注意: 你需要优先让歌曲数目最大的情况下,再去选择总时长最长的.

思路:

  其实本题本质上就是一个标准的01背包问题. 问你<=t-1时间内最多可以选择哪些歌曲使得 (数据1,数据2) 最优。 这里的数据1是歌曲数目,数据2是歌曲总时长,且数据1优先。

       一般我们做的01背包问题都是问你<=t-1的时间内, 最多选择哪些歌曲使得歌曲数目最多总时间最长。 但是本题需要同时考虑两个最优条件, 那么该怎么做呢?

       我们令dp[i][j]==x 表示当决策完全前i个物品后(选或不选), 所选的总歌曲时长<=j时, 所得到的最优状态为x. (这里的x就不是平时我们所说的最长时间或最多歌曲数目了)

       怎么理解最优状态为x这个事实呢? 假设有两种选择前i个歌曲的方法能使得决策完前i个物品且总时长<=j时的状态分别为x1 和x2.

       那么如果x1状态的歌曲数目> x2状态的歌曲数目, 那么明显x1状态更优. 所以dp[i][j]应==x1.

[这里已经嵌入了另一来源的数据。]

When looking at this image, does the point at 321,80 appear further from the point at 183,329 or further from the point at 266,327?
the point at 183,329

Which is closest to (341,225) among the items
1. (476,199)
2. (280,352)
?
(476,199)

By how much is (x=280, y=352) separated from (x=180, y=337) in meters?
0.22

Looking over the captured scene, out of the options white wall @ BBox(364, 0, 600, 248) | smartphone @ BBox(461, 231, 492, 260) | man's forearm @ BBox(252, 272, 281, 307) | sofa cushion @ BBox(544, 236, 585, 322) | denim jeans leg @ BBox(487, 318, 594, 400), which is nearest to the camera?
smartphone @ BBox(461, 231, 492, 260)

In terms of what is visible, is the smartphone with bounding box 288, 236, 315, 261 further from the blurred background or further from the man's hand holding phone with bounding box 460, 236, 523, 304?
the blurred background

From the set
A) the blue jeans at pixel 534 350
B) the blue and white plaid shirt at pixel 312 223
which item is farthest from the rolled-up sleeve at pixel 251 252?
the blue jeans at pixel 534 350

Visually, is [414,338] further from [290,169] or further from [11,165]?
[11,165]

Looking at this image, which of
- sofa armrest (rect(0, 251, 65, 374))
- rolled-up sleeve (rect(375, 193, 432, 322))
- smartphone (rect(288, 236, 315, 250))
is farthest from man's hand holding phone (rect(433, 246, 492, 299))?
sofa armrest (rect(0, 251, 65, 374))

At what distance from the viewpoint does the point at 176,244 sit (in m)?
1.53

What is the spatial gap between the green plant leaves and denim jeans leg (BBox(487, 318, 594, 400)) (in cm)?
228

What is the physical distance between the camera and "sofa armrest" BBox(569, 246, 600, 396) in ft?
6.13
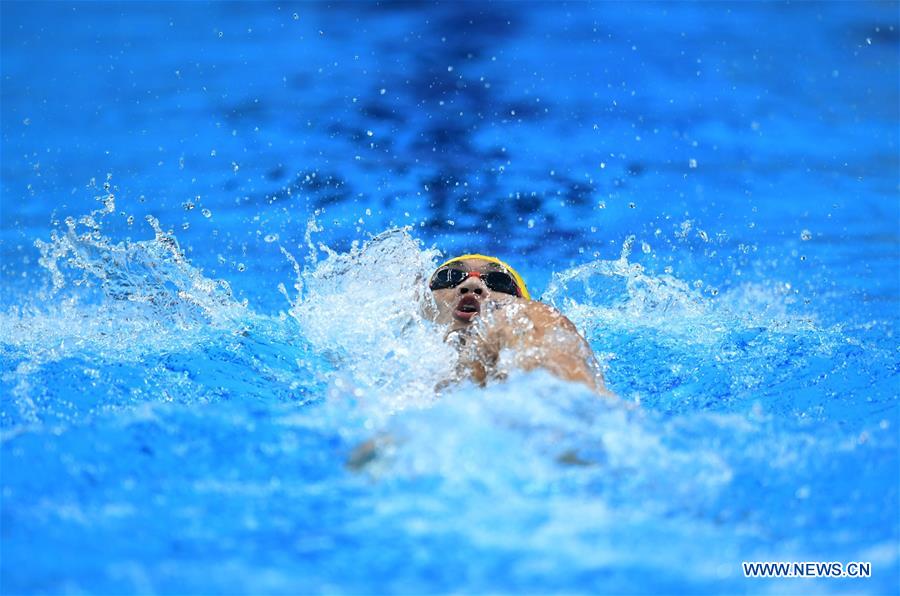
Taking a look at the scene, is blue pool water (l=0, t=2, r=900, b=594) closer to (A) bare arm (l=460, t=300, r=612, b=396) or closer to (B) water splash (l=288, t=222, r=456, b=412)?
(B) water splash (l=288, t=222, r=456, b=412)

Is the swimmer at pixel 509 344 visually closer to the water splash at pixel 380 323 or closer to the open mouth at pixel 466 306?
the open mouth at pixel 466 306

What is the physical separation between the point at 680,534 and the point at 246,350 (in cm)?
300

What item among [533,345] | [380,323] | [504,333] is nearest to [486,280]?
[380,323]

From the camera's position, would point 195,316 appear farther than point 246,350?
Yes

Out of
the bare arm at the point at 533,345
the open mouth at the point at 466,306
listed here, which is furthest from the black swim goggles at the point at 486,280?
the bare arm at the point at 533,345

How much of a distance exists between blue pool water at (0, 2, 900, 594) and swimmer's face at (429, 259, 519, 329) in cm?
14

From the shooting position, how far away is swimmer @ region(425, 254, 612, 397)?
2.99 m

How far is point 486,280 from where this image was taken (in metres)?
4.10

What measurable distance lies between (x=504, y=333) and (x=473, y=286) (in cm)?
90

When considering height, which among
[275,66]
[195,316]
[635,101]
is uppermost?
[275,66]

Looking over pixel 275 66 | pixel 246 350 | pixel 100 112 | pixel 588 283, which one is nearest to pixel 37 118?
pixel 100 112

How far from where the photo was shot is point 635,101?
7.30 meters

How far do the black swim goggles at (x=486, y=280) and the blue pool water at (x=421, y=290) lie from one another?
0.58 feet

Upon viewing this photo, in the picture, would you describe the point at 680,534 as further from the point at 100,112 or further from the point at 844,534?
the point at 100,112
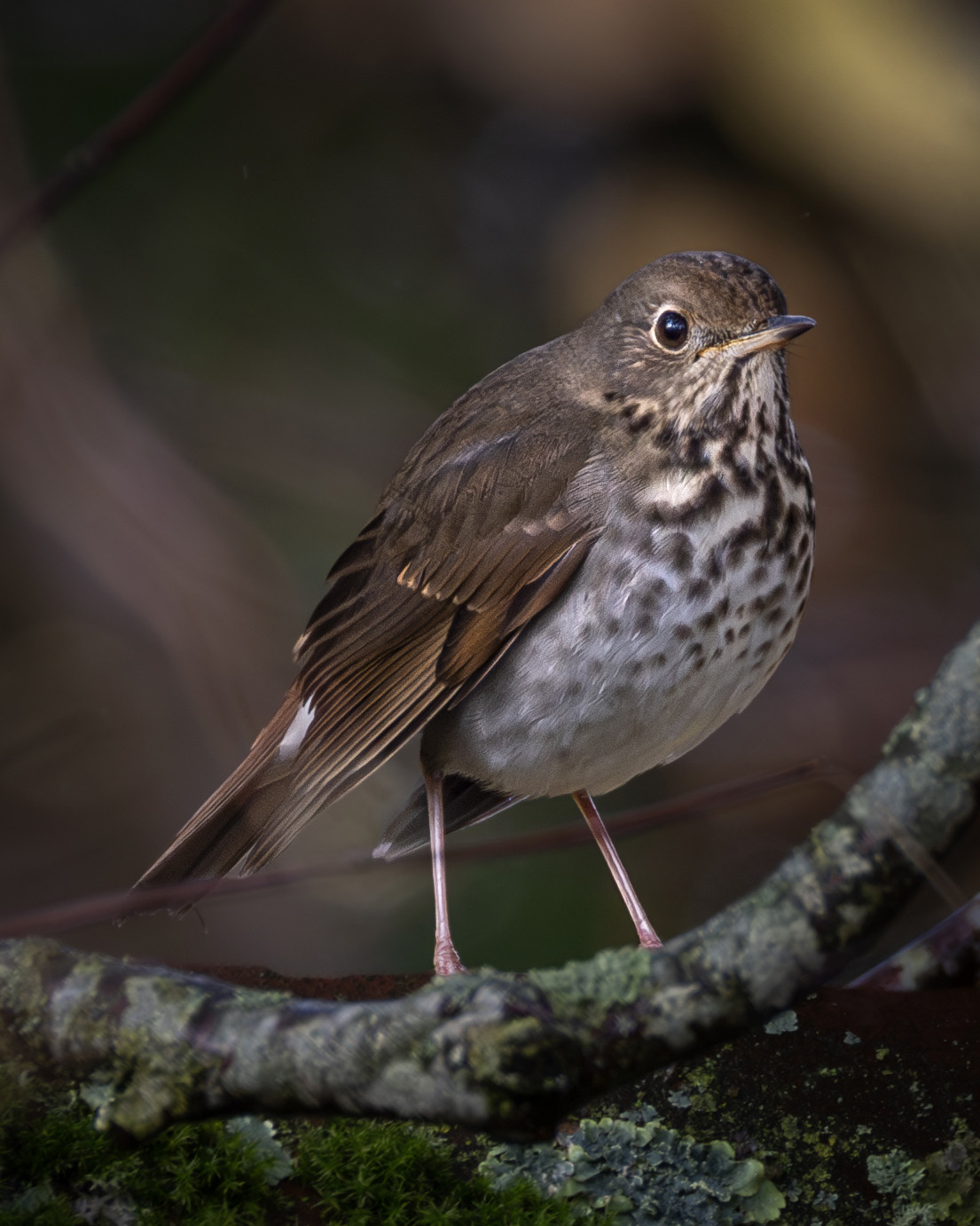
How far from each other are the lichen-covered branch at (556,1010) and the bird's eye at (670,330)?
3.43 ft

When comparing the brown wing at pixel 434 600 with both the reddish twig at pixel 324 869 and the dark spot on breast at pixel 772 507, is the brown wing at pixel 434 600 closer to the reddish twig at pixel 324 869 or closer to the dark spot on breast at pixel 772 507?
the dark spot on breast at pixel 772 507

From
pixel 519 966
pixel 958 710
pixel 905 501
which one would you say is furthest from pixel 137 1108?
pixel 905 501

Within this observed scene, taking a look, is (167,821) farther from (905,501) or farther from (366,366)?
(905,501)

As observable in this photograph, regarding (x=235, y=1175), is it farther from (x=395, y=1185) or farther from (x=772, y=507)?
(x=772, y=507)

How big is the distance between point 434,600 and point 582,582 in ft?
0.83

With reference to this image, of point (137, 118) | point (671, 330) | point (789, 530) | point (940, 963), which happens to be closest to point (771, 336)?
point (671, 330)

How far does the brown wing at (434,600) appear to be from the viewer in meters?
1.86

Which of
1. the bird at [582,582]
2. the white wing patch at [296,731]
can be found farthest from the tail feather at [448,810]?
the white wing patch at [296,731]

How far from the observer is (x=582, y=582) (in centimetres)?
182

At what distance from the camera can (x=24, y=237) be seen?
2.79 meters

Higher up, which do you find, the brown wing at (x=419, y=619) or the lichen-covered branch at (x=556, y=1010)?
the brown wing at (x=419, y=619)

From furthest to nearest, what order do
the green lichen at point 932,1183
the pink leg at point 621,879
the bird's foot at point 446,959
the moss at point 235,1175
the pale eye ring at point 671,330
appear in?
the pink leg at point 621,879 → the bird's foot at point 446,959 → the pale eye ring at point 671,330 → the green lichen at point 932,1183 → the moss at point 235,1175

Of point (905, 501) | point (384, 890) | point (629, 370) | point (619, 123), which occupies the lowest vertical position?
point (384, 890)

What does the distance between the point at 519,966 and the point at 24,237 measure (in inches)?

       如果x1状态的歌曲数目与x2的相等, 但是x2状态的时长 > x1状态时长, 那么此时x2状态更优. 所以dp[i][j]应==x2.

       经过上面的分析,我们可以用一个(具有歌曲数和总时长双属性的)结构体来表示一个状态. 且可以得到下面状态转移公式:

       dp[i][j] = 最优( dp[i-1][j]  在dp[i-1][j-t[i]]的基础上选择第i首歌后得到的新状态tmp )

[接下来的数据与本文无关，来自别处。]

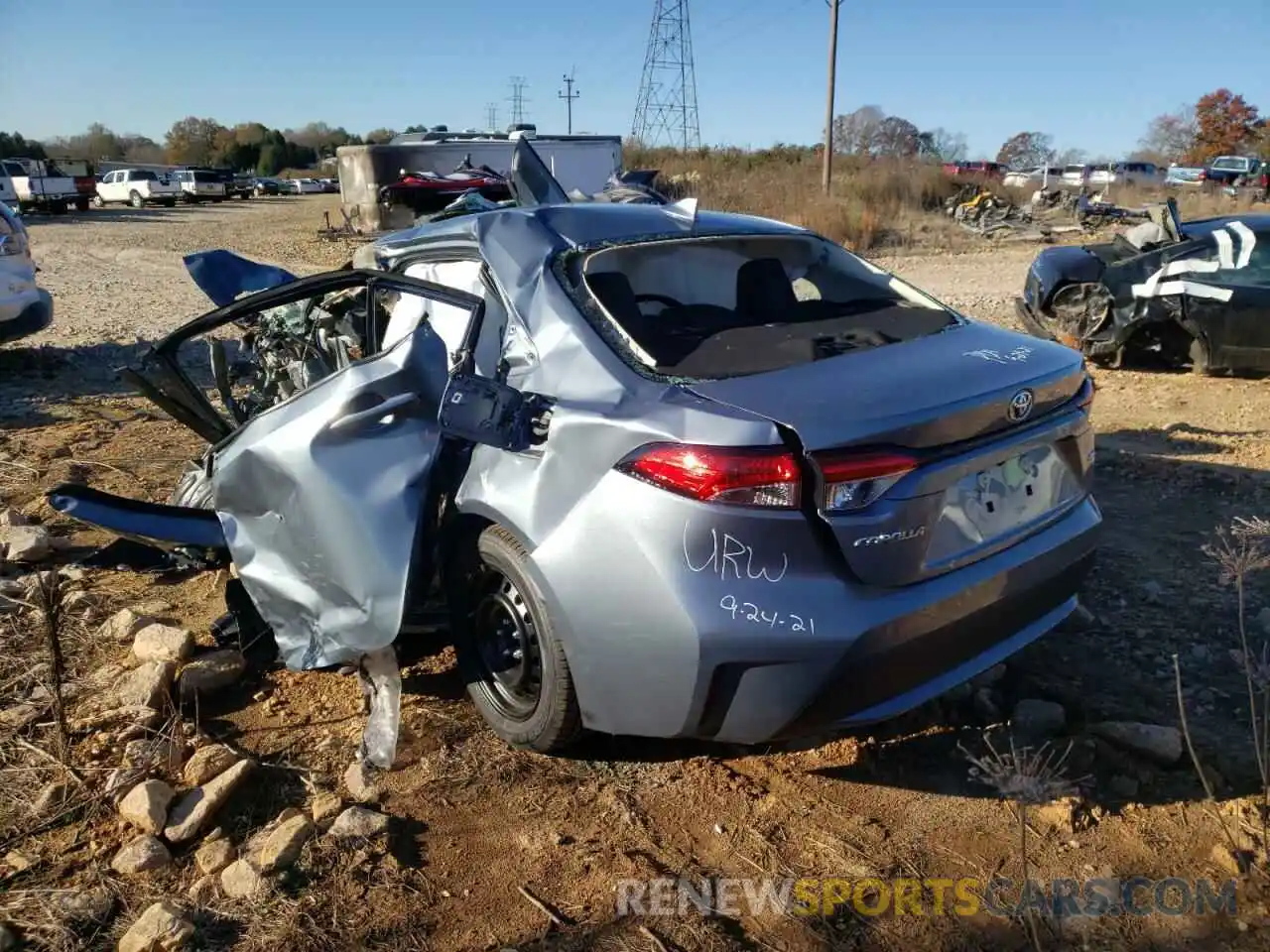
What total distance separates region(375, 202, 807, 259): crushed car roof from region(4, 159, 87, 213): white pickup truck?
3791 centimetres

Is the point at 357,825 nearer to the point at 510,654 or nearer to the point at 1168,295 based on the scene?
the point at 510,654

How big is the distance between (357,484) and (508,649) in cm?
71

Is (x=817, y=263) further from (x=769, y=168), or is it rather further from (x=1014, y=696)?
(x=769, y=168)

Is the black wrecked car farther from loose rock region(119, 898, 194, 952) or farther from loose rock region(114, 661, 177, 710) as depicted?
loose rock region(119, 898, 194, 952)

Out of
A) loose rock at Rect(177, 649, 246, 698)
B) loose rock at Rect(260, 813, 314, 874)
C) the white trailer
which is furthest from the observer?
the white trailer

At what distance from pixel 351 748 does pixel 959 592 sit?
6.41ft

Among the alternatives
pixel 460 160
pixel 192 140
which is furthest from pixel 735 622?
pixel 192 140

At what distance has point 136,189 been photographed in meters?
41.8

       所有dp初始化为0即可. 最终我们所求为dp[n][max_time]

 

       最后还有一个问题就是t<=10^9.我们不可能循环判断j到10^9. 其实一共50首歌曲, 每首歌曲最多180秒, 所以我们求出所有歌曲的时长和sum(sum<=50*180==9000).

       如果t-1>=sum, 那么明显所有歌曲都能被选一遍.

       如果t-1<sum,那么明显我们需要遍历到dp[i][t-1]为止.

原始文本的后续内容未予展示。